Il a été à la Garde royale et à l’académie des officiers. Pendant son séjour, il fréquente les antiquaires et rassemble des objets, des livres, des gravures sur la Garde royale. Il fera ensuite don de cette collection de plus de 2500 pièces permettant de démarrer ainsi la constitution d’un fonds sur l’histoire de la Garde royale. Il donnera également une somme d’argent au chef de la Garde royale dont les rentes financent encore la publication d’un livre d’histoire sur la Garde royale. Le livre que l’on appelle « le livre du Prince Jean », est toujours donné en souvenir aux gardes. Le livre est en danois et a été traduit en anglais, le rêve d’Eric serait qu’il existe aussi un livre en français en honneur du Prince Jean !
La Garde royale intervient encore actuellement dans toutes les opérations en appui de l’armée danoise comme au Mali où s’est rendu Eric à deux reprises, au Kosovo, en Irak et sur les mers.
L’armadillo
Eric termine son tour en me parlant du symbole de l’armadillo qui est entré récemment dans l’histoire de la Garde royale.
Lors d’une mission au Kosovo, un 4e groupe rejoint trois autres déjà présents sur le terrain mais il est équipé avec du matériel plus ancien notamment des chars à chenilles.
L’officier de la garde royale en charge de ce groupe, le commandant Anders Johan Stæhr Storrud, va en sorte de pied-de-nez à cet équipement un peu dépassé, choisir l’armadillo (ou tatou, mammifère américain) comme symbole et le peindre sur ses véhicules. Cet insigne n’a rien d’officiel mais envoyé ensuite en Irak et en Afghanistan, l’officier continue à utiliser l’armadillo en signe d’appartenance à une même unité. Il est tué au combat en octobre 2017. Pour honorer le commandant Storrud, un insigne avec le fameux armadillo est donné aux hommes de cette compagnie à leur retour d’opération. Et c’est ainsi que l’armadillo a désormais sa place dans la Garde royale danoise ! Le nom d’armadillo est également utilisé pour designer une base identifiée comme stratégique par le commandant Storrud en Afghanistan.
Nous remercions Eric de nous avoir permis de découvrir ce musée et de connaitre un petit peu de l’histoire de la Garde royale danoise.
Différents projets sont en cours que nous ne pouvons pas encore dévoiler mais suivez les futures publications de Lepetitjournal.com Copenhague pour vous tenir au courant !
Pour information :
La Garde royale défile tous les jours en musique en partant de la caserne de Rosenborg à 11h30 en traversant Gothersgade et quelques rues piétonnes du centre ville. Elle arrive à midi au château d’Amalienborg pour effectuer la relève de la garde.
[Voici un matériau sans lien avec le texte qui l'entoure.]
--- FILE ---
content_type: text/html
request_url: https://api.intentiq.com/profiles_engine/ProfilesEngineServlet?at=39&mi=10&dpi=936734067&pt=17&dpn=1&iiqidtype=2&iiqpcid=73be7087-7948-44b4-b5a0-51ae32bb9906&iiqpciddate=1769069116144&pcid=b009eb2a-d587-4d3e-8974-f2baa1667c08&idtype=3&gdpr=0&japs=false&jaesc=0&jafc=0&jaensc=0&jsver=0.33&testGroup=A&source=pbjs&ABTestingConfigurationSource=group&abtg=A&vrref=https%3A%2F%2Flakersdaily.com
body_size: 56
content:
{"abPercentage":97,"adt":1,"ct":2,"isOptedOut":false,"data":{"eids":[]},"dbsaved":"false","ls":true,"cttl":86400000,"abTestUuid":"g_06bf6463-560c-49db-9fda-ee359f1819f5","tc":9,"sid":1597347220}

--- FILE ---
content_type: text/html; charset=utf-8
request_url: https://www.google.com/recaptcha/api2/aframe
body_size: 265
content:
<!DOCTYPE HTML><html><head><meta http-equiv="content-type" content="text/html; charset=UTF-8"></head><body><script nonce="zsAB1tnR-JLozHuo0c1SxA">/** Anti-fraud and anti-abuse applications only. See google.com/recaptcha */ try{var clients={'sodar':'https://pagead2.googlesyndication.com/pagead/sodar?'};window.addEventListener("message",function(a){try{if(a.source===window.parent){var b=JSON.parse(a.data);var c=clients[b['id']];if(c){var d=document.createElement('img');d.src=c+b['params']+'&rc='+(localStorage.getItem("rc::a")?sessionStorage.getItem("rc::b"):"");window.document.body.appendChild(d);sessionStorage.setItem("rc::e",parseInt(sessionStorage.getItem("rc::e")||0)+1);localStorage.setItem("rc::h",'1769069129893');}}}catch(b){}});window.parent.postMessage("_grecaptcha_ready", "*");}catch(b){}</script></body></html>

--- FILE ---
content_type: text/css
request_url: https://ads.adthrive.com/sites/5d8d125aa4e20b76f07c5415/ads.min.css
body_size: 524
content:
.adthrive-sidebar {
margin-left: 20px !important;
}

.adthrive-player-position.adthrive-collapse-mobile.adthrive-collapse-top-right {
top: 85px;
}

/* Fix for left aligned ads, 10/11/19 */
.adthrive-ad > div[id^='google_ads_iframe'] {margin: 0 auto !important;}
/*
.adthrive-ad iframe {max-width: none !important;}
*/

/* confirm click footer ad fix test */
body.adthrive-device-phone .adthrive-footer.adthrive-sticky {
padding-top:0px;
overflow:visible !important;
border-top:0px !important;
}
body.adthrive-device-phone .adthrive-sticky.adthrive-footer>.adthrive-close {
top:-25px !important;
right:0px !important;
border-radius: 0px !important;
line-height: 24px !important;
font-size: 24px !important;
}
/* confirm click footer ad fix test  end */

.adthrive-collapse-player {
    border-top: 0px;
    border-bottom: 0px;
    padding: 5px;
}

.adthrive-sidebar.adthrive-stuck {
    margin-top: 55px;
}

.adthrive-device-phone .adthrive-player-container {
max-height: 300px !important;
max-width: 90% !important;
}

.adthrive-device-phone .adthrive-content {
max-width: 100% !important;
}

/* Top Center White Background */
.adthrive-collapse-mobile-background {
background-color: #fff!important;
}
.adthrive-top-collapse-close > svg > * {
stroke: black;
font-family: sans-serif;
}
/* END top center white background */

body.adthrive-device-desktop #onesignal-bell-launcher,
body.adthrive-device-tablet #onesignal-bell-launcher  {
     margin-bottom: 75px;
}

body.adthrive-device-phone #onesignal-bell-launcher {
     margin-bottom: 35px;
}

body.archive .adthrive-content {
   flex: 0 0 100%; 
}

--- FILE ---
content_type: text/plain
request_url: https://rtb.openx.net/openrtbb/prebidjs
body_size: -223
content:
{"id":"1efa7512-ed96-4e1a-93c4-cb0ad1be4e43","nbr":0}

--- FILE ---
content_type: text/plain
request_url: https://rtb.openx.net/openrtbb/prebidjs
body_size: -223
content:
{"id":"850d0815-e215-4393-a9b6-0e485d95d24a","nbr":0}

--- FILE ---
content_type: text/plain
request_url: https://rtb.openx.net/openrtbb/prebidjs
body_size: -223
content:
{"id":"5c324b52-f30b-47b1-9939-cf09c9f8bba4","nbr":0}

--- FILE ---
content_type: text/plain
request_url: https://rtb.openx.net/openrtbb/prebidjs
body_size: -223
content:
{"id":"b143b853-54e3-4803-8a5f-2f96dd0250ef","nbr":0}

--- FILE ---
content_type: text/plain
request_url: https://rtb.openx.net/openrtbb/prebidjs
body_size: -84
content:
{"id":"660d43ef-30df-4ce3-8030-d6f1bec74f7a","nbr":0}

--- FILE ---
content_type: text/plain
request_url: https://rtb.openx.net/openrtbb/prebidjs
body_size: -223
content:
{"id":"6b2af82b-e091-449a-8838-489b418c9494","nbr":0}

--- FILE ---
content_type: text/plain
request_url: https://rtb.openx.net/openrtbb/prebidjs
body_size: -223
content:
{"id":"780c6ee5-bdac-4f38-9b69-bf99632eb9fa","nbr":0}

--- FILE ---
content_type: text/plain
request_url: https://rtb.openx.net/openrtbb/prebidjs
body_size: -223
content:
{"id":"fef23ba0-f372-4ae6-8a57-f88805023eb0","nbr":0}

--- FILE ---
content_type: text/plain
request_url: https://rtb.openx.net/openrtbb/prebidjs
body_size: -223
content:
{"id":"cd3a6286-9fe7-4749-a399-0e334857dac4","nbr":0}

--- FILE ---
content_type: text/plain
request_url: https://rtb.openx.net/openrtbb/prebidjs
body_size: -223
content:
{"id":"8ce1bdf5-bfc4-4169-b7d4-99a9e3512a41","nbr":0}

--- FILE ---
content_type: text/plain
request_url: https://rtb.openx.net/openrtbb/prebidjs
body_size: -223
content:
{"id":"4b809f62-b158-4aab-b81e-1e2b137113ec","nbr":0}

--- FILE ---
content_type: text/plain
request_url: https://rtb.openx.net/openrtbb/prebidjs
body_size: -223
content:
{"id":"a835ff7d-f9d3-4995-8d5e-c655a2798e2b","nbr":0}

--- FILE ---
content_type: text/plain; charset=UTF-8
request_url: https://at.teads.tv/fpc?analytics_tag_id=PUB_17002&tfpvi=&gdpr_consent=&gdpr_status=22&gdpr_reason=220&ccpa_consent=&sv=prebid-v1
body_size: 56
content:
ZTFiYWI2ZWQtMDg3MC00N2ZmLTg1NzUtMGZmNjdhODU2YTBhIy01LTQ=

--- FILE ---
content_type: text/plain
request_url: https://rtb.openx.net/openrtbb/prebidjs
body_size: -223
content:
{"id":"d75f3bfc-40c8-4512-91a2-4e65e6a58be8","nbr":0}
Dans le courant du mois de mars, la Reine quitte son palais d’hiver, le palais d’Amalienborg pour sa résidence d’été, le château de Fredensborg.
La garde arrête de défiler à ce moment-la mais reprend dès le retour de la reine en automne.
La relève de la garde a, elle, toujours bien lieu tout au long de l’année car les gardes ont aussi pour mission de garder le château d’Amalienborg.